The fundamental problem is that the company's client web portal is still not working. Clients cannot see their accounts and have to take any statements made by MyBudget on faith.
However, the Wednesday update had a rare treat for customers who are worried to death about their money: pictures of four "friendly faces" who are part of the team "that is that is so incredibly committed to making a difference in people's lives". That should cheer up the customers no end.
As far as plain speaking goes, MyBudget is yet to tell its 13,000-odd customers the name of the ransomware that it claims hit its services or why it is taking so long to fully restore services at what looks like a relatively small operation.
For instance, there is this statement in Thursday's update: "In the process of ongoing investigations, we’ve been informed by expert security advisers that client passwords were not accessed during the malware incident."

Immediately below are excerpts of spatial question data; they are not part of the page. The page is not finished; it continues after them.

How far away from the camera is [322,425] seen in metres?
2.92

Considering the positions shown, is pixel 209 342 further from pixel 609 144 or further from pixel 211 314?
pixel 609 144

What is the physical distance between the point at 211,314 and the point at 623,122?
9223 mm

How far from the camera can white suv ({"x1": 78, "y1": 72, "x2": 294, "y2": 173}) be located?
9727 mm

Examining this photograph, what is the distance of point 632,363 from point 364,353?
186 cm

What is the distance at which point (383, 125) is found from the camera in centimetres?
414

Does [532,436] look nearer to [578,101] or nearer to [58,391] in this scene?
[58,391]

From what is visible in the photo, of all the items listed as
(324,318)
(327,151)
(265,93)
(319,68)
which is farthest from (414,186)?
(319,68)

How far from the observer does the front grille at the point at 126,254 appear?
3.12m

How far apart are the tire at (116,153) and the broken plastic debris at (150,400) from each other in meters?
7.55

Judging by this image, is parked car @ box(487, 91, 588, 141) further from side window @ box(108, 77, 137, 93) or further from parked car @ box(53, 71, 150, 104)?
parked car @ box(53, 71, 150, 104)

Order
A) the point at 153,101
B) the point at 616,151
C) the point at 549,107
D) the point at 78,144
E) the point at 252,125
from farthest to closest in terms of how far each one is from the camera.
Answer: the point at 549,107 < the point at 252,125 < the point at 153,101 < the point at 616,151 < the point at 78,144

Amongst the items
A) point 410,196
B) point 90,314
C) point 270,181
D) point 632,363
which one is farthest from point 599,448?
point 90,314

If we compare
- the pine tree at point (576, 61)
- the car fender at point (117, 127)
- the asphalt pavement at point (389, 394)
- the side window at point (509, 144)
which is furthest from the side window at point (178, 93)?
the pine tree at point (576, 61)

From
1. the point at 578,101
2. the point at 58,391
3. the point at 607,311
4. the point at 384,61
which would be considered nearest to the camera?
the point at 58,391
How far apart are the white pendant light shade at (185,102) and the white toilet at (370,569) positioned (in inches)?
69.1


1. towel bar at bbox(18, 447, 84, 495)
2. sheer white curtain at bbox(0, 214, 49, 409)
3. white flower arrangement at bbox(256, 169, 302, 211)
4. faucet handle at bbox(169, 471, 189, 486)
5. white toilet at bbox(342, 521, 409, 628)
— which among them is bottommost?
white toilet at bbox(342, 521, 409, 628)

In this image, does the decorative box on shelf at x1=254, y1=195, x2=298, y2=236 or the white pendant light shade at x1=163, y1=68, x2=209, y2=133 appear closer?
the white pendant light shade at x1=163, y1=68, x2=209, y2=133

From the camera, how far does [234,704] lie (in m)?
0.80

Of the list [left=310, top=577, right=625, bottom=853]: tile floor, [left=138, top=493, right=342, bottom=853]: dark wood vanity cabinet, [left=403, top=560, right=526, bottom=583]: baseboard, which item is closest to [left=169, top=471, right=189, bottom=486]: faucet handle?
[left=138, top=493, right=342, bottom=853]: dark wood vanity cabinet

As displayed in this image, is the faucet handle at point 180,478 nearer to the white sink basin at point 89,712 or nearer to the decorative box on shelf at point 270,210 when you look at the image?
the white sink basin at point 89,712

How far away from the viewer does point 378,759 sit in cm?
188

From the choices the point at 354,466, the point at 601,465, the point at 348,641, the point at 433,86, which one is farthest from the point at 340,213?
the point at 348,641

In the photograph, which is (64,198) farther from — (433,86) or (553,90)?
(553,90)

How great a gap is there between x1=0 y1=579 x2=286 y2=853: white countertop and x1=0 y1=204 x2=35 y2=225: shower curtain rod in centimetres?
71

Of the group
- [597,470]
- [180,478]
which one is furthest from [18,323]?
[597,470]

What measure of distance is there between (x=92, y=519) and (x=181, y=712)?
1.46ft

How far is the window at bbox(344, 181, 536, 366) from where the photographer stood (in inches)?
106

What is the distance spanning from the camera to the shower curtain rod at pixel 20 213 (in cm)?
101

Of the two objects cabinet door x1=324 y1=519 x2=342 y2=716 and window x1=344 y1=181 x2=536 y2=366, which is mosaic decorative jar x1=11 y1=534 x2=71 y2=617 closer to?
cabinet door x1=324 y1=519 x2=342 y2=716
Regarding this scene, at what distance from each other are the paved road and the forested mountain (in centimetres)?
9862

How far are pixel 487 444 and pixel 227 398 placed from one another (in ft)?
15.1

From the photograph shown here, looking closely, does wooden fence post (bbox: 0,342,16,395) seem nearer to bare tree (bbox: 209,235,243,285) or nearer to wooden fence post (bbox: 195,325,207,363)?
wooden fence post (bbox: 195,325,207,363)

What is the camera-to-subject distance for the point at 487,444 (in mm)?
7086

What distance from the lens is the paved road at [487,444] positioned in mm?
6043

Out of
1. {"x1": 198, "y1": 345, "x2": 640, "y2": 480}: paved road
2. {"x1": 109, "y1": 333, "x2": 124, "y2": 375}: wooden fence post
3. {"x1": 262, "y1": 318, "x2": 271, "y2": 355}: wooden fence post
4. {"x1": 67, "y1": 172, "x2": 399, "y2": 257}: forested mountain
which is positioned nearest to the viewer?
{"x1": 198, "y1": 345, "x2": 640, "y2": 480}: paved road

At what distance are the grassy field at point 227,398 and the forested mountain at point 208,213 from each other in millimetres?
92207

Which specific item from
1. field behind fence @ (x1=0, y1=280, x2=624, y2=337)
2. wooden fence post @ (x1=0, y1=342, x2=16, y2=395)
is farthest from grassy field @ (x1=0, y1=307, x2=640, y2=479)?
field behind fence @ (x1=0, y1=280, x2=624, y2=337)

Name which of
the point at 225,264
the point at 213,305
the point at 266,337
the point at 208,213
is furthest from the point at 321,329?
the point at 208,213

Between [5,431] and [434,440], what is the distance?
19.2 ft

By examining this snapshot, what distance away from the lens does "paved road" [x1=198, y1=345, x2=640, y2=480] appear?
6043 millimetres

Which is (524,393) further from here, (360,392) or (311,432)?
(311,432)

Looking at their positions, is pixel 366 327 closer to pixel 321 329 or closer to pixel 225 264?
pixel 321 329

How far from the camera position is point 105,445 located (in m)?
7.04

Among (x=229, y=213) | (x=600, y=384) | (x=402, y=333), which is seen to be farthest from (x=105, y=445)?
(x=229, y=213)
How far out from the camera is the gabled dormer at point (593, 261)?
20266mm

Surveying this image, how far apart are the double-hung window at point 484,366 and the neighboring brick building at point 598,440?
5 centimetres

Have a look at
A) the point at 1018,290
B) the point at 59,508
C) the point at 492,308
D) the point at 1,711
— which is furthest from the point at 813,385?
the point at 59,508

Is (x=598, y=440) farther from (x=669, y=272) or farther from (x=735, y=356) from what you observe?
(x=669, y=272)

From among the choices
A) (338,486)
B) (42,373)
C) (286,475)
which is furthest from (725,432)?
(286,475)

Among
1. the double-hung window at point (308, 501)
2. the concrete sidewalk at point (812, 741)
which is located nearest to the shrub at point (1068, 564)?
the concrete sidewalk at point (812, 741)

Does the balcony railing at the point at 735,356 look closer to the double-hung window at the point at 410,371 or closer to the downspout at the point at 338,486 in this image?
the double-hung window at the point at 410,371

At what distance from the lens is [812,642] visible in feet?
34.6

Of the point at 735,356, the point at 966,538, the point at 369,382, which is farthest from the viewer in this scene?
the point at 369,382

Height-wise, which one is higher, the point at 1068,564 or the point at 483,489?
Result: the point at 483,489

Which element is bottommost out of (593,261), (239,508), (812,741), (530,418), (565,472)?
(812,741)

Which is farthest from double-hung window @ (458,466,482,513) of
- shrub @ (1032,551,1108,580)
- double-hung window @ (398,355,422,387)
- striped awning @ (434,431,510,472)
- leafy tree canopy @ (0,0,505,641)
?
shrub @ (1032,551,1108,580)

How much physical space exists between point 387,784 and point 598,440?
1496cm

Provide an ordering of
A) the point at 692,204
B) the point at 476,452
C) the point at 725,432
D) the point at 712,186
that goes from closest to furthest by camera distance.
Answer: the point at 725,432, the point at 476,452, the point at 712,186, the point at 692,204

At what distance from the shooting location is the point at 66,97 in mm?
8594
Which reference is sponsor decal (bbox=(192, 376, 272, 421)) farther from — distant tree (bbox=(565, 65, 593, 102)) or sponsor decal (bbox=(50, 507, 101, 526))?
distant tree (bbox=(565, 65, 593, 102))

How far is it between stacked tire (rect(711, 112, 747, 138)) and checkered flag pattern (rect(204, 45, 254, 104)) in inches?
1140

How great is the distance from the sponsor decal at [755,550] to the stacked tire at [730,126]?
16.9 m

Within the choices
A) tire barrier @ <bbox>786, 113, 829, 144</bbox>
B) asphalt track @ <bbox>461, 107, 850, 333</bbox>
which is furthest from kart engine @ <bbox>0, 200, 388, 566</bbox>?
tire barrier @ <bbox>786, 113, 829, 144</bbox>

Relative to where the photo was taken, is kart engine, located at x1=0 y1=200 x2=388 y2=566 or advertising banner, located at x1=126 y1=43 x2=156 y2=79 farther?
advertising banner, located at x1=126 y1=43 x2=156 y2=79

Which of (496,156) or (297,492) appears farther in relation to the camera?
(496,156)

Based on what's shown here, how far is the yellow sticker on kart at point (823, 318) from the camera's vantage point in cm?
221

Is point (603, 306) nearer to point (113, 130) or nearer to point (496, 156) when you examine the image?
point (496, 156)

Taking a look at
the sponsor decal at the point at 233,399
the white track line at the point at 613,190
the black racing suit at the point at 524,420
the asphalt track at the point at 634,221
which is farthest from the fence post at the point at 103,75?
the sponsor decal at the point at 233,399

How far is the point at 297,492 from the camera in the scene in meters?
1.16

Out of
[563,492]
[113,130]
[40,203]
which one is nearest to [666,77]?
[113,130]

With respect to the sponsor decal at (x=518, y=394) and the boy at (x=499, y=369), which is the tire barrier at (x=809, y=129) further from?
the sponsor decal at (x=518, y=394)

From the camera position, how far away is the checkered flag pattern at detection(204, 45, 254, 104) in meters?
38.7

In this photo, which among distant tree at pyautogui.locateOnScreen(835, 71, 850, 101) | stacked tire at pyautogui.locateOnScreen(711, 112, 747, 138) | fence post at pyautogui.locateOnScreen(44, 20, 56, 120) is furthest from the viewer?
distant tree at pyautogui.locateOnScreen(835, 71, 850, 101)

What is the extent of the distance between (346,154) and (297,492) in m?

Note that MyBudget does not deal with ordinary security advisers; it deals with "expert" advisers.
How have these experts gauged that client passwords were not accessed? Ah, that is a mystery indeed. You'll have to take it as the gospel truth.
Sadly, the daily video from MyBudget founder Tammy Barton is missing from the latest update. Perhaps she has run out of motherhood statements to make.
One wonders if Barton and her staff take the time to read some of the Facebook comments made by customers.
Here's one from two days ago: "For anyone closing their account, don't bother calling about it as they won't help you until this is all fixed. I have no money in there and no income coming in so good luck getting any fees from me. Also they won't refund fees until they've 'discussed' it with you. Your fees are on hold, not waived for two weeks. Be careful guys, she's still gotta make her money somehow thru this mess!!"
And here's another, also from two days ago: "How come there hasn’t been anymore updates? I understand you guys are doing your best but this is a bit friggen ridiculous. Over a week not knowing about our money or being able to even get through the phone lines to sort out money. How much longer is the system going to be down? Because it definitely shouldn’t be taking this long."
MyBudget charges $1100 as an establishment fee when someone becomes a customer. One then pays anything from $40 upwards per week for the firm to manage their money and provide "caring money management, a structure and support to ensure you have enough money to pay your bills on time, have savings in the bank and live the debt-free, stress-free life you desire”.
Australia put in place breach disclosure rules in February last year with much fanfare. But they have no teeth; companies that are breached can maintain as big a veil of secrecy as they wish, and keep their clients in the dark with a daily dose of verbiage.